### Given material ###

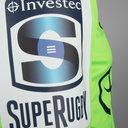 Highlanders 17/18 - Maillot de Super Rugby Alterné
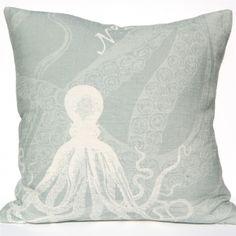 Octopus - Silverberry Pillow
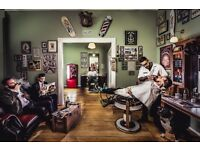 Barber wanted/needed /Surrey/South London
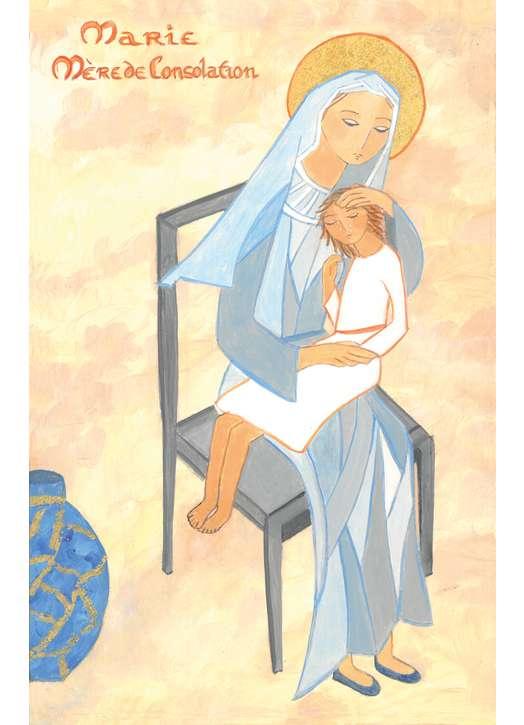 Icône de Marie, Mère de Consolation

###

■ Exercise goal: Would you output the data above exactly as written, but with no images?

■ Solution for this exercise:
 Highlanders 17/18 - Maillot de Super Rugby Alterné
 Octopus - Silverberry Pillow
 Barber wanted/needed /Surrey/South London
 Icône de Marie, Mère de Consolation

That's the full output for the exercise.